### Y2018M02D16_RH_Number_Streams_Per_Basin_V01

* Purpose of script: determine the number of streams per GDBD basin
* Author: Rutger Hofste
* Kernel used: python35
* Date created: 20180216

Approach:  
1. load line data  
1. buffer lines with tiny value
1. group lines based on overlap
1. Add group numbers to basin polygons
1. basins with more than 1 (>1) line groups are delta regions

Old approach:
[Strategy](https://gis.stackexchange.com/questions/132723/unsplit-dissolve-multiple-touching-lines-in-stream-network-using-arcgis-desktop)

1. Explode multilines into single lines 
1. Tiny buffer around single lines
1. Take Union
1. Spatial join single line geodataframe and dissolved ID's 
1. Aggregate using polyline ID from previous step






In [1]:
import time, datetime, sys
dateString = time.strftime("Y%YM%mD%d")
timeString = time.strftime("UTC %H:%M")
start = datetime.datetime.now()
print(dateString,timeString)
sys.version

Y2018M02D19 UTC 11:20


'3.5.4 |Continuum Analytics, Inc.| (default, Aug 14 2017, 13:26:58) \n[GCC 4.4.7 20120313 (Red Hat 4.4.7-1)]'

In [2]:
SCRIPT_NAME = "Y2018M02D16_RH_Number_Streams_Per_Basin_V01"
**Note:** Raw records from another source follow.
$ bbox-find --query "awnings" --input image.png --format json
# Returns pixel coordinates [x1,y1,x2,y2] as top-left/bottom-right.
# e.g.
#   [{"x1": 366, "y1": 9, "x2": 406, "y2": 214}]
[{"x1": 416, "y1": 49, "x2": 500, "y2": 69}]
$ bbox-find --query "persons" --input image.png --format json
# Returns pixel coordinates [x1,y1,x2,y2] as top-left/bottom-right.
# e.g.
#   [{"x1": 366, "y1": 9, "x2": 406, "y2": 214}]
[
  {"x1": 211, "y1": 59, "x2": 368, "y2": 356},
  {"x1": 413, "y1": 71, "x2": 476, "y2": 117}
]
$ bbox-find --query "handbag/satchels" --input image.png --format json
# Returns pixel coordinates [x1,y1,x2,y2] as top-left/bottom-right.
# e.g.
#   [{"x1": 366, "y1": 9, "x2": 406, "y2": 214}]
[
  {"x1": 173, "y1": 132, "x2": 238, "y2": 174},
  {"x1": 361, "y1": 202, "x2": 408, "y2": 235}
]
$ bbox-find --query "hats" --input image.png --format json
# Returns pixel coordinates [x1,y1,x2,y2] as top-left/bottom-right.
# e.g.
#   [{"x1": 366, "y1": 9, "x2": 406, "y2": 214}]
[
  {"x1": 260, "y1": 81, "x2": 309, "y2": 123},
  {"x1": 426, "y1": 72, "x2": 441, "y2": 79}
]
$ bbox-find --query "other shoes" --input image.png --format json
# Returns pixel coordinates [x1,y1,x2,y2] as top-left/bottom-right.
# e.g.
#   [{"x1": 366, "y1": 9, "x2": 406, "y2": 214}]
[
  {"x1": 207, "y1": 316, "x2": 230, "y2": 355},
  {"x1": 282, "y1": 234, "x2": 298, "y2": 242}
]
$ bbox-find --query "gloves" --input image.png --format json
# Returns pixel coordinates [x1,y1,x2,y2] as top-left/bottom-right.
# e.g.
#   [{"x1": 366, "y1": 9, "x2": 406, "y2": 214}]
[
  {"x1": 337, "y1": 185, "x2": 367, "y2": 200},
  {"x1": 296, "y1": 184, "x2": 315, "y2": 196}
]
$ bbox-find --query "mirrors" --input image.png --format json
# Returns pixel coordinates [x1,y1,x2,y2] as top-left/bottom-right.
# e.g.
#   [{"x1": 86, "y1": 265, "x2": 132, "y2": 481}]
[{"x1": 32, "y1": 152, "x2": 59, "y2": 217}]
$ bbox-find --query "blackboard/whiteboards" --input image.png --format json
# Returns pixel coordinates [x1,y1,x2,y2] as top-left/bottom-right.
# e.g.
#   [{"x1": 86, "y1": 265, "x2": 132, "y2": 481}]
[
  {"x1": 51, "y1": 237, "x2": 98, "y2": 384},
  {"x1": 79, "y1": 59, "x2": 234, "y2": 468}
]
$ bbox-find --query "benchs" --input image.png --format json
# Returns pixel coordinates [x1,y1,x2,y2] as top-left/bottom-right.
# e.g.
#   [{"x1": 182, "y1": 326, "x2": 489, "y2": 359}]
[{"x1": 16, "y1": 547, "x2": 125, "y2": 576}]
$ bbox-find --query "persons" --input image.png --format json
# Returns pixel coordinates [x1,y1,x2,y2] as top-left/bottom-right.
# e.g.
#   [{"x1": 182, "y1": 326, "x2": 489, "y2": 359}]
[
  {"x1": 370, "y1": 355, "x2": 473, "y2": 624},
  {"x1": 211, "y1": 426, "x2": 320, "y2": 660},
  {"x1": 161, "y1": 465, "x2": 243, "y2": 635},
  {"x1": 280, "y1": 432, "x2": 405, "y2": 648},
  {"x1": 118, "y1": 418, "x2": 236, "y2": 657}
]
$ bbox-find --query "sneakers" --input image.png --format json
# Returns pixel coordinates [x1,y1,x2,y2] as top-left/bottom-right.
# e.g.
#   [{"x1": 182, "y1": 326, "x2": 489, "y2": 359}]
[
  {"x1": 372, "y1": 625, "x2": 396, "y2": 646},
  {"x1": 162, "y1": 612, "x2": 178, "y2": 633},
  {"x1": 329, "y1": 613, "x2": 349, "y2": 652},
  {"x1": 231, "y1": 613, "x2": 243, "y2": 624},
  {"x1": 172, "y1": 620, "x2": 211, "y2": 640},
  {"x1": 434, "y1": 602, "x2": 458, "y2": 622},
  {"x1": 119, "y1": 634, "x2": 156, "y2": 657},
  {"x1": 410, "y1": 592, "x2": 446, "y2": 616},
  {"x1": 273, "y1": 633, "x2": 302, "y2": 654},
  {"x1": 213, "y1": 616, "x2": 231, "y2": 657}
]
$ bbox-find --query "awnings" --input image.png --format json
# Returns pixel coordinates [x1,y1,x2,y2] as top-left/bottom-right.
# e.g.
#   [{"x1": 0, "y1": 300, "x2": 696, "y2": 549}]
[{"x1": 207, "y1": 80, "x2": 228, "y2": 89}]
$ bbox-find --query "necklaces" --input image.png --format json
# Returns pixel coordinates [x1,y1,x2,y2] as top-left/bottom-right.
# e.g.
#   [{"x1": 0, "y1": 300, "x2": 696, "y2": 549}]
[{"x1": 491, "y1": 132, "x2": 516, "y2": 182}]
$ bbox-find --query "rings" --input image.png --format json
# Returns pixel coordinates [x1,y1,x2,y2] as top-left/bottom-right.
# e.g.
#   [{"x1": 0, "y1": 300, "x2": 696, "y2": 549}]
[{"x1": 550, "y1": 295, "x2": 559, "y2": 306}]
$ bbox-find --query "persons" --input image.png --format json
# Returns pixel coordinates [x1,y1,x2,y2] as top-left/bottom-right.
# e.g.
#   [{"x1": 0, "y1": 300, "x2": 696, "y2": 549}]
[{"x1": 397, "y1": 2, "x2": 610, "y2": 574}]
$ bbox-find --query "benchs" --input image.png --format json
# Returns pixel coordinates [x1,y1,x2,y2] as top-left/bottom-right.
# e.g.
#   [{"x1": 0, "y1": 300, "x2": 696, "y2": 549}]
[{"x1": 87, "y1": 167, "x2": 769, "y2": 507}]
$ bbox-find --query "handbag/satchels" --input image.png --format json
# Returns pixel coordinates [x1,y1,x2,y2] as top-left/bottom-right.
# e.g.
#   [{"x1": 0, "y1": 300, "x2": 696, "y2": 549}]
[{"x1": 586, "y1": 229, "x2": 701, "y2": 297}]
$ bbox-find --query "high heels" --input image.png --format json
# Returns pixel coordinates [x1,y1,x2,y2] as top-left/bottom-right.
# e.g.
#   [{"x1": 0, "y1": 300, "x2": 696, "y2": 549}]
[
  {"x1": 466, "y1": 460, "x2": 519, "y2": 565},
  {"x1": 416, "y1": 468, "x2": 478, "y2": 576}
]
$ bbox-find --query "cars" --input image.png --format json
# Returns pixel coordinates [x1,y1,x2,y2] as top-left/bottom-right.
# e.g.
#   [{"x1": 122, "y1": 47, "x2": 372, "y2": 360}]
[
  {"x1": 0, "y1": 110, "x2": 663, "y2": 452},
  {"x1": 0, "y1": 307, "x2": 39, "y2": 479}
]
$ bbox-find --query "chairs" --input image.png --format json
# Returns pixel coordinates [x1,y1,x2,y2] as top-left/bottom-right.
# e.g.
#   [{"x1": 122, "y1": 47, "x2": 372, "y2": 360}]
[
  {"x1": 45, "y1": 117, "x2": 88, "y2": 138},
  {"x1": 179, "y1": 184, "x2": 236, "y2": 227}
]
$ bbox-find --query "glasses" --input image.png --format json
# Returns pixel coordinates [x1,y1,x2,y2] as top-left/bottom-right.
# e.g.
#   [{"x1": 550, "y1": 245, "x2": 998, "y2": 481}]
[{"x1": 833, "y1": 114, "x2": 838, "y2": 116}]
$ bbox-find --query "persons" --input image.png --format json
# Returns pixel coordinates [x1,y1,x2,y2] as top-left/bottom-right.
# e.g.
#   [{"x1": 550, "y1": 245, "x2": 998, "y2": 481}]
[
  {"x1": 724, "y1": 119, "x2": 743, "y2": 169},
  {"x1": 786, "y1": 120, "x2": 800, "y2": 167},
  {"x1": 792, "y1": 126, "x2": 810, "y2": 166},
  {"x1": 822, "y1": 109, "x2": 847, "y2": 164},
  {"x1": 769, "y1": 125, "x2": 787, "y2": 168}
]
EC2_INPUT_PATH  = ("/volumes/data/{}/input/").format(SCRIPT_NAME)
EC2_OUTPUT_PATH = ("/volumes/data/{}/output/").format(SCRIPT_NAME)

S3_INPUT_PATH = "s3://wri-projects/Aqueduct30/processData/Y2018M02D15_RH_GDBD_Merge_V01/output/"
S3_OUTPUT_PATH = "s3://wri-projects/Aqueduct30/processData/{}/output".format(SCRIPT_NAME)


INPUT_VERSION = 6
OUTPUT_VERSION = 1

TESTING = 1


In [None]:
!rm -r {EC2_INPUT_PATH}
!rm -r {EC2_OUTPUT_PATH}

!mkdir -p {EC2_INPUT_PATH}
!mkdir -p {EC2_OUTPUT_PATH}

In [None]:
!aws s3 cp {S3_INPUT_PATH} {EC2_INPUT_PATH} --recursive

In [3]:
import geopandas as gpd
import pandas as pd
import eeconvert
import folium


%matplotlib inline

In [4]:
file_name_streams = "{}GDBD_streams_EPSG4326_V{:02.0f}.shp".format(EC2_INPUT_PATH,INPUT_VERSION)
file_name_basins = "{}GDBD_basins_EPSG4326_V{:02.0f}.shp".format(EC2_INPUT_PATH,INPUT_VERSION)

In [5]:
gdf_streams = gpd.GeoDataFrame.from_file(file_name_streams)
gdf_basins = gpd.GeoDataFrame.from_file(file_name_basins)

In [6]:
gdf_streams_backup = gdf_streams.copy()
tiny_value = 0.00001

if TESTING:
    gdf_streams = gdf_streams[0:200]
    tiny_value = 0.1


In [7]:
gdf_streams['GDBD_ID'] = gdf_streams['GDBD_ID'].astype('int64')

In [8]:
gdf_streams.dtypes

OBJECTID        int64
GDBD_ID         int64
Ave_Str_Sl    float64
Shape_Leng    float64
geometry       object
dtype: object

## Functions 

In [9]:
def explode(gdf):
    """
    Will explode the geodataframe's muti-part geometries into single
    geometries. Each row containing a multi-part geometry will be split into
    multiple rows with single geometries, thereby increasing the vertical size
    of the geodataframe. The index of the input geodataframe is no longer
    unique and is replaced with a multi-index.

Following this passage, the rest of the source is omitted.